Exercise aim:
Could you retype the passage from the article below on the Fed rate hike, starting at "Fed policymakers have" and ending at "actively curbing inflation."?

Selected passage:

-----

By The Financial District
Fed Impoes Big Rate Hike To Stem Rise In Inflation
The Federal Reserve on Wednesday raised interest rates by half of a percentage point and announced the start of reductions to its $9 trillion balance sheet as the US intensifies efforts to bring down inflation, Ann Saphir reported for Reuters.

Photo Insert: The Fed began its current round of policy tightening in mid-March with a quarter-percentage-point rate hike.
Fed policymakers have widely telegraphed a double-barreled decision that would lift the Fed's short-term target policy rate to a range between 0.75% and 1%, and set in motion a plan to trim its portfolio of Treasuries and mortgage-backed securities (MBS) by as much $95 billion a month.
The policy statement was released at 2 p.m. EDT (1800 GMT or 2 a.m., Thursday, in Manila) following the end of the Fed's latest two-day meeting.
Markets have priced in further rate increases through this year and into next, including three more half-percentage-point hikes, as traders bet the central bank moves much more quickly than it had anticipated it would in March to get borrowing costs up to where they will start actively curbing inflation.
With no fresh Fed economic or policy rate projections due until the central bank's June meeting, most clues on how far and how fast it is prepared to go came from Fed Chair Jerome Powell's news conference.
The Fed began its current round of policy tightening in mid-March with a quarter-percentage-point rate hike, smaller than many policymakers had wanted given that inflation had hit a 40-year high but calibrated so as not to inject more uncertainty into global markets roiled by Russia's Feb. 24 invasion of Ukraine.
In the weeks since that decision, inflation has gained new steam as the war pushed up oil and food prices, and China's strict lockdowns to combat the spread of COVID-19 further disrupted supply chains.

-----

Dataset extract:
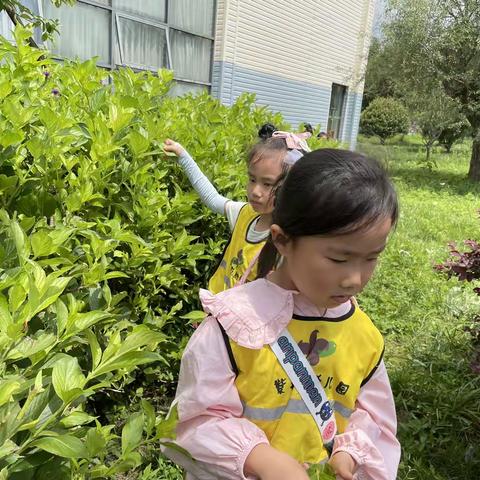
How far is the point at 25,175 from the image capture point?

-----

Answer area:
Fed policymakers have widely telegraphed a double-barreled decision that would lift the Fed's short-term target policy rate to a range between 0.75% and 1%, and set in motion a plan to trim its portfolio of Treasuries and mortgage-backed securities (MBS) by as much $95 billion a month.
The policy statement was released at 2 p.m. EDT (1800 GMT or 2 a.m., Thursday, in Manila) following the end of the Fed's latest two-day meeting.
Markets have priced in further rate increases through this year and into next, including three more half-percentage-point hikes, as traders bet the central bank moves much more quickly than it had anticipated it would in March to get borrowing costs up to where they will start actively curbing inflation.